Like many chalkings throughout Cornell’s campus, these are bright and colorful. They were meant to attract attention and turn heads. But the messages written on the front walls of Sibley Hall don’t advertise tryouts or meetings.
“AAP is HERE TO STAY!,” proclaimed one message.
“COLLEGE OF AAP is here and will be here,” declared another.
And so on. Students in the College of Architecture, Art and Planning are widely opposed to the proposal advanced this summer by President Hunter R. Rawlings III and Provost Carolyn A. (Biddy) Martin to dissolve the University’s smallest college.
Rawlings and Martin cited a lack of “intellectual and academic integration” as the key motivation, mentioning also in a memo sent to college department chairs on July 15 that the dissolution “could thereby realize administrative and budgetary savings.”
If enacted, the proposal would move the departments in the architecture college to existing colleges in the University.
“I’ve talked to several dozen students in all three [departments], and I haven’t encountered one single person who would consider [the proposal],” said Ben Rockey-Harris ’04, the representative of the architecture college on the Student Assembly (S.A.) and a city and regional planning major.

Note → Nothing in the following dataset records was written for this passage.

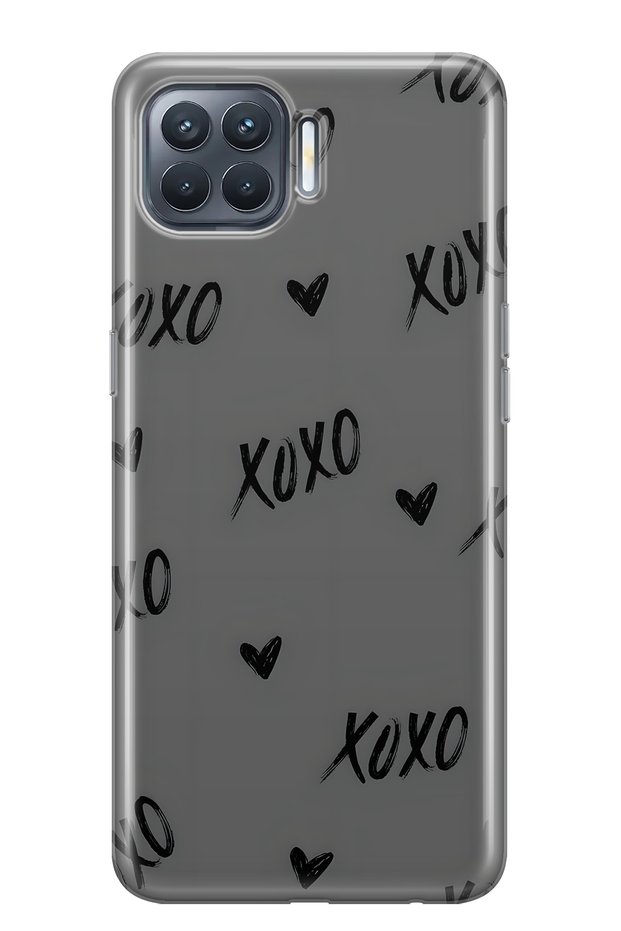 Oppo Reno 4 Lite Compatible Xoxo Patterned Transparent Phone Case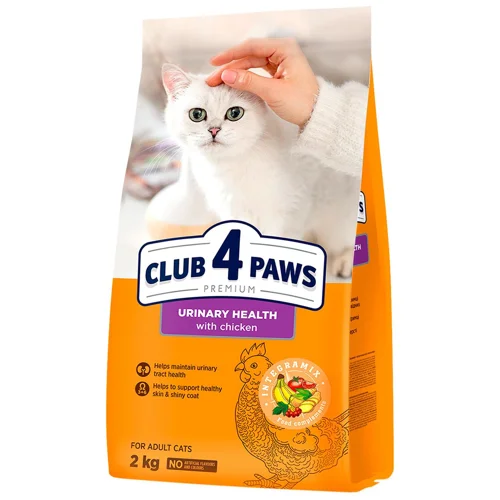 Корм сухий Club 4 Paws Premium з куркою для котів із захворюваннями сечовивідних шляхів 2кг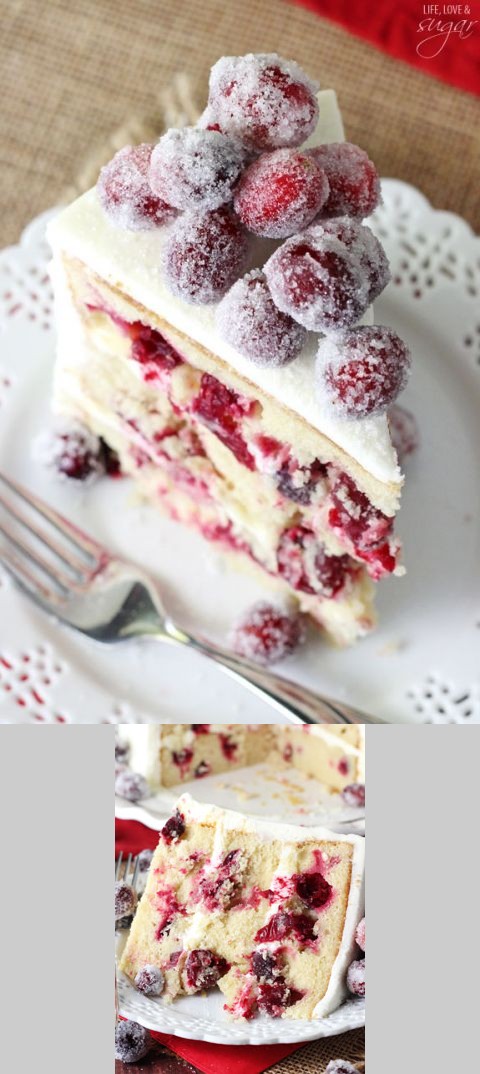 Sparkling Cranberry White Chocolate Cake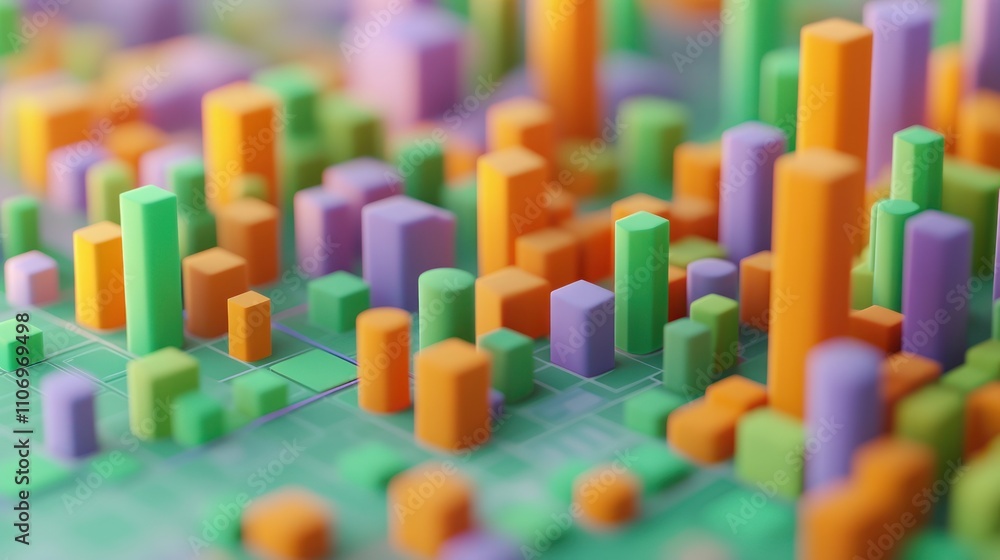 Fototapete A colorful 3D graph showcasing data visualization with varying heights and colors.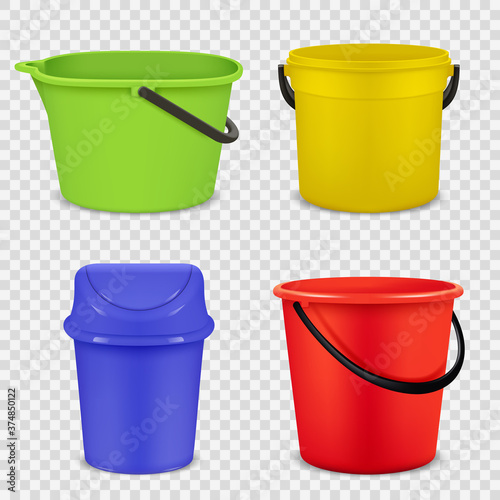Realistic buckets. Metal and plastic material for water or garbage empty buckets vector 3d templates. Container equipment for gardening with handle illustration © ONYXprj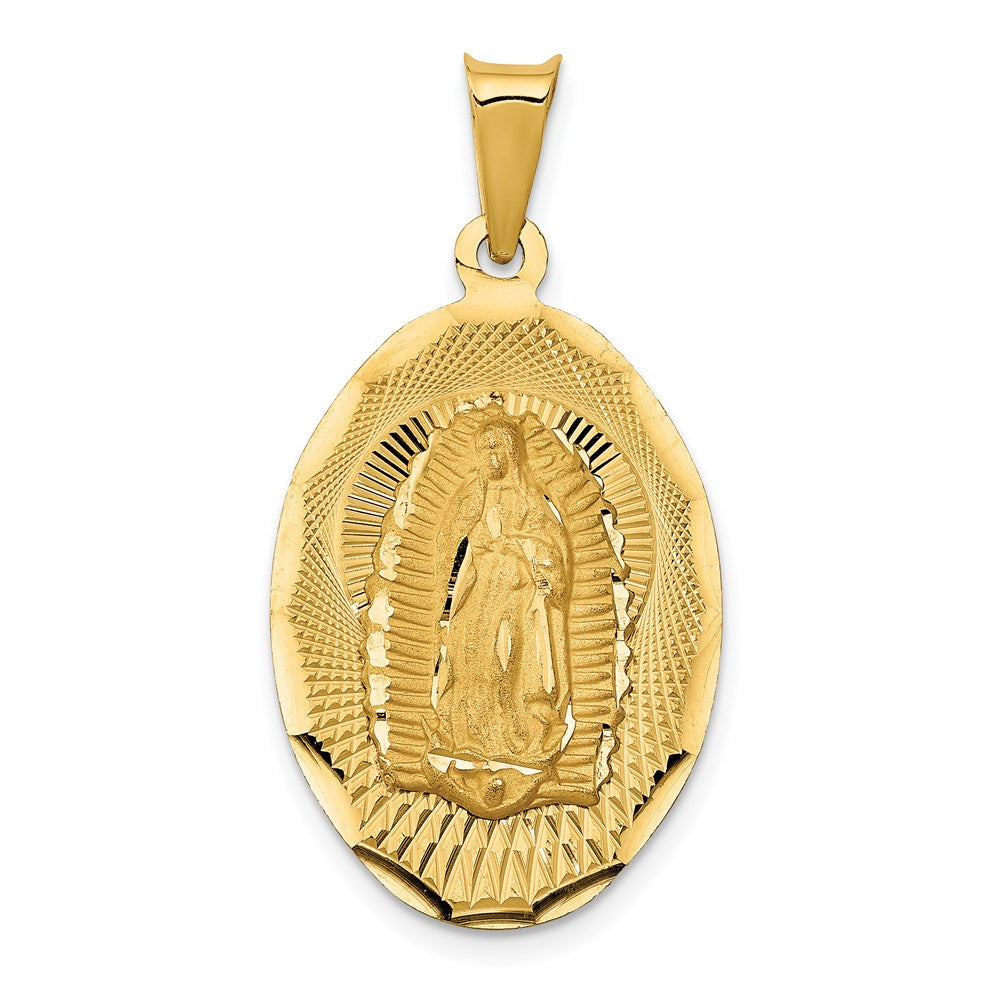 14K Yellow Gold Polished Diamond-Cut Lady Of Guadalupe Oval Pendant - Product Photo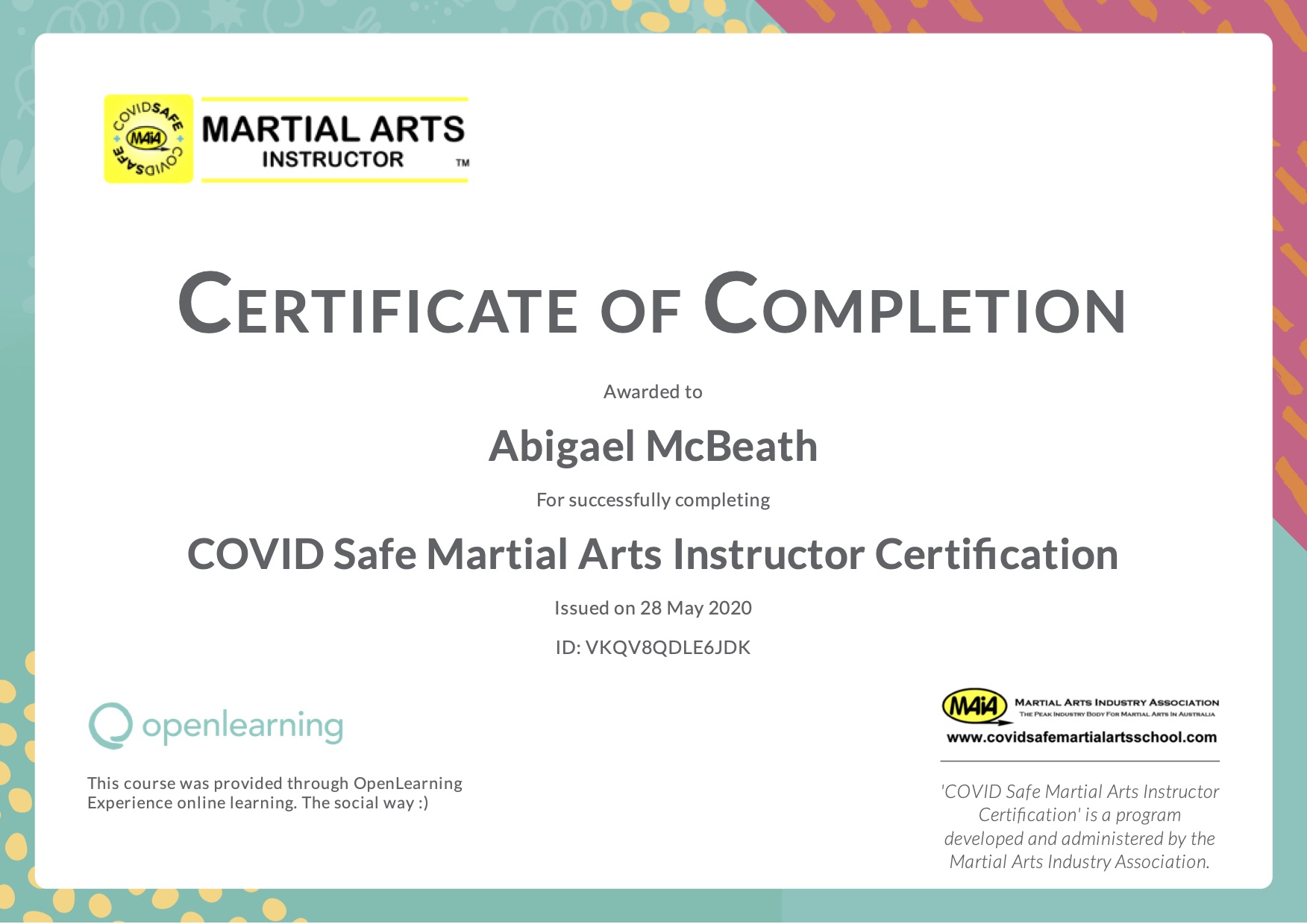 Covid-19 training certificate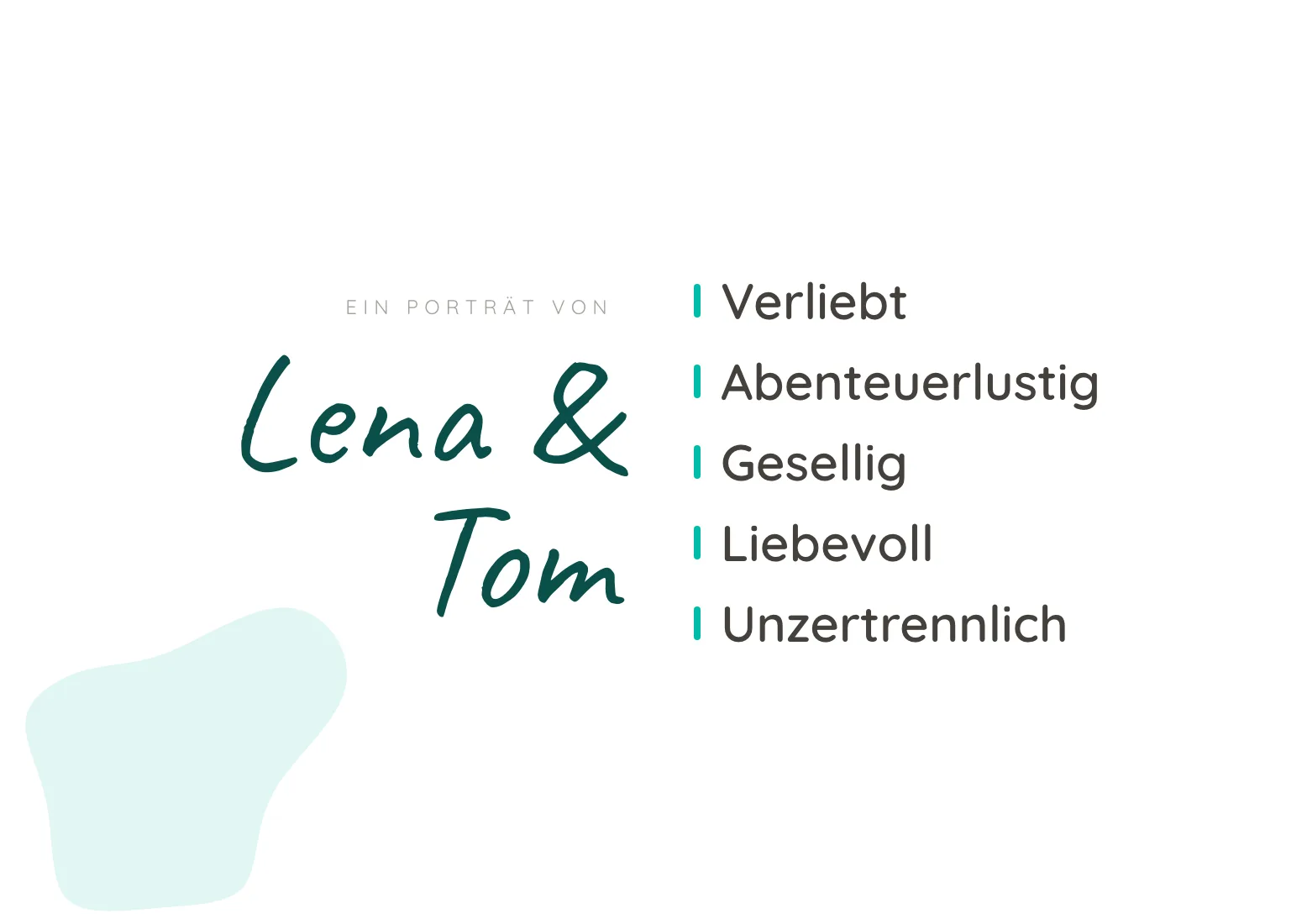 Titelseite eines Hochzeitsbuchs „Ein Porträt von Lena & Tom“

“I think it’s a terrible idea, and I think it’s too bad that [Rawlings] seems so obsessed with the idea. The departments don’t fit anywhere else,” he added.
Rockey-Harris cited an excellent student-to-faculty ratio, a unity within the college and cohesive departments as advantages to the architecture college.
“It was very sneaky of the administration to pull this over the summer,” he added.
Niall Atkinson grad, a member of the History of Architecture and Urbanism Society, agrees.
“It doesn’t sound like a particularly good idea,” he said, noting that all three departments are “studio-based disciplines, which makes sense to keep them together.”
Other students see even more disadvantages of dissolving the college.
“I think personally it’s a bad idea,” said Jermaine Gause ’04, a minority representative on the S.A. and a city and regional planning major. “The name [of the architecture college] is really well-known in the real world.”
Gause also worried that student organizations in the college would dissolve if the proposal were to be approved.
“Just the historical background of the school and although it’s a small school, it’s like family, you know everybody,” Gause said.
Despite the unrest following the proposal’s announcement, some students have acknowledged the efforts and viewpoints of administrators within the college.
Orlando Soria ’04, a fine arts major, acknowledged Dean Porus Olpadwala’s efforts to keep students informed. Soria was also willing to consider the points made by Rawlings and Martin.
“I think the argument is a really valid one,” he said. “Personally, I would like to know how my department would fare in another college.”
“[The Department of Art] really should be with more design- and art-related fields,” Soria added.
He also wondered whether the organizational problem was indicative of a larger one at Cornell.
“It being the smallest college, it sounds better to “streamline things,” Atkinson added.
Students met yesterday at 5 p.m. to discuss the proposal with Olpadwala and others in the college. Thursday’s S.A. meeting will hear a resolution against the proposal, and Rockey-Harris hopes to “put students on whatever committees are formed” to advise future developments.
The final decision will go before the Board of Trustees in January.